Skip to main content

A Social Experiment

By
Mark J. Ukkonen

A social experiment
To the Editor:
My parents immigrated to the United States from Finland, legally, when I was a young boy in 1955. We settled in Waukegan, Ill., where we had family and found an established Finnish community within the city’s south side. Some of those Finns came from the old country and some came from the upper peninsula of Michigan, mostly in search of work. There were good jobs in Waukegan which drew many to the area. 
I was familiar with a family from the U.P. who preceded us to the area by a few years.
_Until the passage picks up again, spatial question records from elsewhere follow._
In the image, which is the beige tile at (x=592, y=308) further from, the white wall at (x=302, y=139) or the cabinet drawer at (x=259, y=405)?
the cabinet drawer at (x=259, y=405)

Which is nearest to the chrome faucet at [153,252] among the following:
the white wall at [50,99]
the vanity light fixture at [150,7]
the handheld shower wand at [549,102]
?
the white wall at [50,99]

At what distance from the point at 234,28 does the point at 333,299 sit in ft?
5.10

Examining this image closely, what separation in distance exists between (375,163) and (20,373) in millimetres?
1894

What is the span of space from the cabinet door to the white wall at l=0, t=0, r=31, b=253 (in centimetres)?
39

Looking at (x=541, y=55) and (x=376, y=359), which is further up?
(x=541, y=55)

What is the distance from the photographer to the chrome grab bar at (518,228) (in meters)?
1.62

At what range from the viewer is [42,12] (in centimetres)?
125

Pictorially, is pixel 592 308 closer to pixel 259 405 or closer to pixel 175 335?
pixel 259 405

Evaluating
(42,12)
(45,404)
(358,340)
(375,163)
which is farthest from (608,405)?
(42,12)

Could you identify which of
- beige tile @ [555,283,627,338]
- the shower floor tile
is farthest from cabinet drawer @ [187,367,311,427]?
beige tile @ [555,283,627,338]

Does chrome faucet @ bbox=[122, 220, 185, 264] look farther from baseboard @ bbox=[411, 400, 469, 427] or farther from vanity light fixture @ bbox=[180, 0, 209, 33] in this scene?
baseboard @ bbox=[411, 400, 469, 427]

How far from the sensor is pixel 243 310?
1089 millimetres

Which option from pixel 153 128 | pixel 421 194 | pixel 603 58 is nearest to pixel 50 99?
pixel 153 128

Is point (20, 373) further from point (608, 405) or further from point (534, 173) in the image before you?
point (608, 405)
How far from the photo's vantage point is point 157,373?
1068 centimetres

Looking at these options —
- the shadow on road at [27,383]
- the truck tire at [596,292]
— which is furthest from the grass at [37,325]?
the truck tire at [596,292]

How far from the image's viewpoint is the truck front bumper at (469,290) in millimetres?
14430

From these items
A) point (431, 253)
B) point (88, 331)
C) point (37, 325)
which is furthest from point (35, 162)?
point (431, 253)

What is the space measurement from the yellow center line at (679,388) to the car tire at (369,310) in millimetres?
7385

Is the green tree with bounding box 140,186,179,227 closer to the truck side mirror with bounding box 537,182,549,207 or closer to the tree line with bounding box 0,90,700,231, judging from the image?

The father, Heino, and my dad had the same employer, and were occasional drinking buddies. While living in the U.P., sometime in the late 1920s or 1930s, Heino’s father decided to resettle the family to Russia. He had heard there was plenty of work in the “worker’s paradise.” They found employment all right, but also found hunger. I have read that there were socialists among the Finnish immigrants in the U.P., some hard core, as in communists. I don’t know the father’s political inclinations however.
It didn’t take long for the family to realize this was not what they had signed up for. Risking their lives, literally, they fled west, toward Finland. At that time life was cheap and you could be summarily shot for being anti-revolutionary. The country was essentially run by councils (Soviets) and they often had power of life and death over you. They were challenged at the Finnish frontier, but speaking Finnish, they explained they were Finns, trying to flee Russia. They were allowed in and sometime later the family emigrated back to the upper peninsula of Michigan. The son, Heino, eventually moved to Waukegan with his family. I graduated high school with Heino’s daughter in 1965. 
Had Heino’s father moved the family to Waukegan in the first place, even in tough times, I suspect he could have saved the family a lot of grief. Heino had learned a lesson in socialism first hand.